#### [PASSAGE TO READ]
Segment Open

September 25, 2007 - August 31, 2008
Broadbent Gallery | Dr. Anne Bissonnette, Curator
Blue of indigo is the key to a continuing story that links the past and the present. Considered one of the finest dyes of the ancient world, it continues to be among the most beloved colors. A dominant force in fashion, indigo denim is now ubiquitous, and serves to further the trend for informality in clothing as it draws from its utilitarian roots. Though indigo dye was found in an Egyptian mummy's bandages from ca. 2400 BC, the dye's use is said to have originated in India where the earliest archeological evidence dates from 2000 BC. Its original popularity is partly explained by the rare ability of some indigofera plants to generate an intense coloring matter with an almost universal capacity for fixation to cloth without the use of a mordant. Grown in tropical, subtropical and some temperate climates, indigo's history is embedded in many cultures, which serve to make it one of the most appealing and popular dyes of all time.
The importance of indigo is far-reaching as it brings together natural history, science, technology, economics, politics, art and spirituality. An essential part of the human experience, colored garments served to camouflage stains and dirt on work clothes long before it expressed individual choice. The dark shades that were possible with indigo dye, and its colorfastness, made it popular in eras when washing was sporadic. The plant's leaves also had various medical uses, such as treating snakebite in Japan, which transferred to indigo-dyed cloth a protective function against reptiles for farmers working in the rice fields.
As indigo became synonymous with the working classes in many countries, it gained a considerable place in the global economy. Explorers and merchants sought it and, by the last quarter of the nineteenth century, chemists tried to unravel its mysteries. By this time, the indigo market was dominated by Britain through its Indian colonial plantations, which were the Empire's most profitable Asian industry. In 1877, Adolf Baeyer synthesized indigo in Germany. Though he won a Nobel Prize in 1905 for his continuing work on the molecular structure of indigo, it was the Swiss Karl Heumann who found an industrial method for producing the artificial dye, in 1897. This shifted world economies and affected political powers as well, but it did not detract from indigo's magnetism. If anything, it made it stronger.
As the sun sets and the sky turns shades of indigo blue, the universe seems contained in a color that guards its mystery. From the exchange of blue beads for human lives in the African slave trade to the deeply emotional melodies called the blues, many respond to this color in a visceral manner. Selected contemporary creators have kindly participated in this exhibition. Their work in fashion design and fiber arts can thus be seen within a global and historical perspective. Through this microcosm as changeable as the ocean, immerse yourself in nature's deepest blue.

Segment Closed

#### [EXERCISE REQUIREMENTS]
(a) Write out the part of the indigo text from "As indigo became" up to and including "made it stronger.", word for word.
(b) List the fields that the indigo text says the importance of indigo brings together.
The records after this have no connection to the indigo text.

#### [PROVIDED DATA]

Segment Open

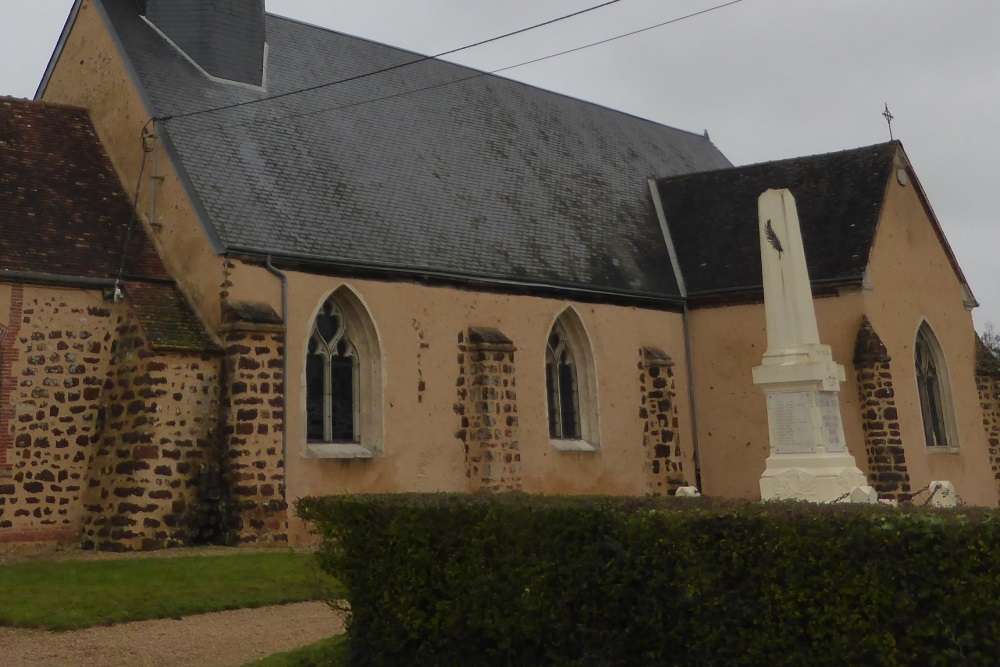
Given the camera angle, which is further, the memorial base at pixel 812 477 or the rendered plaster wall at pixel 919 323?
the rendered plaster wall at pixel 919 323

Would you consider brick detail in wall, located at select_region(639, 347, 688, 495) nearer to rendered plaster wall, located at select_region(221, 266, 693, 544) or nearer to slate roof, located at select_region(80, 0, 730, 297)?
rendered plaster wall, located at select_region(221, 266, 693, 544)

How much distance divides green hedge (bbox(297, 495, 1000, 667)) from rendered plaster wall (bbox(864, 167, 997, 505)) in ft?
44.5

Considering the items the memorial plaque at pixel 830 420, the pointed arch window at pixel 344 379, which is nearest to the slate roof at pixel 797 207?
the memorial plaque at pixel 830 420

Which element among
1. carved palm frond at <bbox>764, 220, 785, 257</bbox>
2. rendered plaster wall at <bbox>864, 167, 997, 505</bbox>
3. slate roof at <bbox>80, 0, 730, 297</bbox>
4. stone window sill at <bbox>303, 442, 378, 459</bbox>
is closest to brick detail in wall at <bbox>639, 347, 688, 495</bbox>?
slate roof at <bbox>80, 0, 730, 297</bbox>

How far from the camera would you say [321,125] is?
18031 millimetres

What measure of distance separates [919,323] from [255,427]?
13.5 meters

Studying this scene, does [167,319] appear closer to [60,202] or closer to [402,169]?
[60,202]

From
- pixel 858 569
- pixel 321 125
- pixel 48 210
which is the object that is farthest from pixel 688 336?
pixel 858 569

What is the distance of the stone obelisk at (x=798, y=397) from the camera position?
445 inches

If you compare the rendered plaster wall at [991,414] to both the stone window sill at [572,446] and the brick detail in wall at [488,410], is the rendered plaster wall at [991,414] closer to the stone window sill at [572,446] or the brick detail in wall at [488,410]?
the stone window sill at [572,446]

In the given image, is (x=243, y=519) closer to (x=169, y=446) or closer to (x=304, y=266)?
(x=169, y=446)

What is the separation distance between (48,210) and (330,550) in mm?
10259

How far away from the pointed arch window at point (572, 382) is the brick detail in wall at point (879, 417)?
4.98m

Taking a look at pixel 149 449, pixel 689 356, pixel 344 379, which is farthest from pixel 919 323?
pixel 149 449
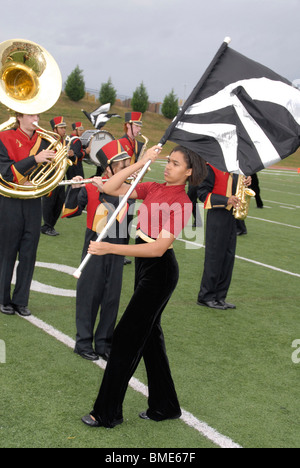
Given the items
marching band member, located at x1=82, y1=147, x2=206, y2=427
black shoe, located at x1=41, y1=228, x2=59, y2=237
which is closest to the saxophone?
marching band member, located at x1=82, y1=147, x2=206, y2=427

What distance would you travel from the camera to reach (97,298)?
5.01 metres

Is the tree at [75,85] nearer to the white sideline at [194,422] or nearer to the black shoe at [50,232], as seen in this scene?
the black shoe at [50,232]

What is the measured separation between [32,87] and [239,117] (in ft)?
8.41

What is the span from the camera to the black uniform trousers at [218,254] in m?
6.74

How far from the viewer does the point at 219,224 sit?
6750 mm

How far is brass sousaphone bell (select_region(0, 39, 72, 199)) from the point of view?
5.47 m

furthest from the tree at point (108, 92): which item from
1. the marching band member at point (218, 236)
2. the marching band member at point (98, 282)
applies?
the marching band member at point (98, 282)

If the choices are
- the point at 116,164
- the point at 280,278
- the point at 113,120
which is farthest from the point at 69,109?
the point at 116,164

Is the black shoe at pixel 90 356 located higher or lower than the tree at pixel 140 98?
lower

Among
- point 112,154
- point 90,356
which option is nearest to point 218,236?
point 112,154

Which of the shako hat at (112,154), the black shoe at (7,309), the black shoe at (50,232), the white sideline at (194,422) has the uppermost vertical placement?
the shako hat at (112,154)

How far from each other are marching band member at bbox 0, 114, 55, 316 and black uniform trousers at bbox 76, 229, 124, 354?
1.00m

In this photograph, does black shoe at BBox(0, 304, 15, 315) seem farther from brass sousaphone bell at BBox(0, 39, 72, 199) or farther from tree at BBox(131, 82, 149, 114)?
tree at BBox(131, 82, 149, 114)

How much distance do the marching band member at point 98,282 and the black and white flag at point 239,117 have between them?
1.27 m
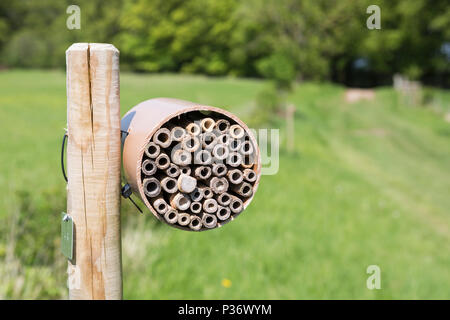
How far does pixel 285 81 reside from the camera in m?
21.7

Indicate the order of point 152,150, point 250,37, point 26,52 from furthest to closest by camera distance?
point 26,52
point 250,37
point 152,150

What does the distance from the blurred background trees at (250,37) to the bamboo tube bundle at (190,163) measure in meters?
20.0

Segment Closed

#### [ANSWERS TO THE EXERCISES]
(a)
As indigo became synonymous with the working classes in many countries, it gained a considerable place in the global economy. Explorers and merchants sought it and, by the last quarter of the nineteenth century, chemists tried to unravel its mysteries. By this time, the indigo market was dominated by Britain through its Indian colonial plantations, which were the Empire's most profitable Asian industry. In 1877, Adolf Baeyer synthesized indigo in Germany. Though he won a Nobel Prize in 1905 for his continuing work on the molecular structure of indigo, it was the Swiss Karl Heumann who found an industrial method for producing the artificial dye, in 1897. This shifted world economies and affected political powers as well, but it did not detract from indigo's magnetism. If anything, it made it stronger.

(b) natural history, science, technology, economics, politics, art, spirituality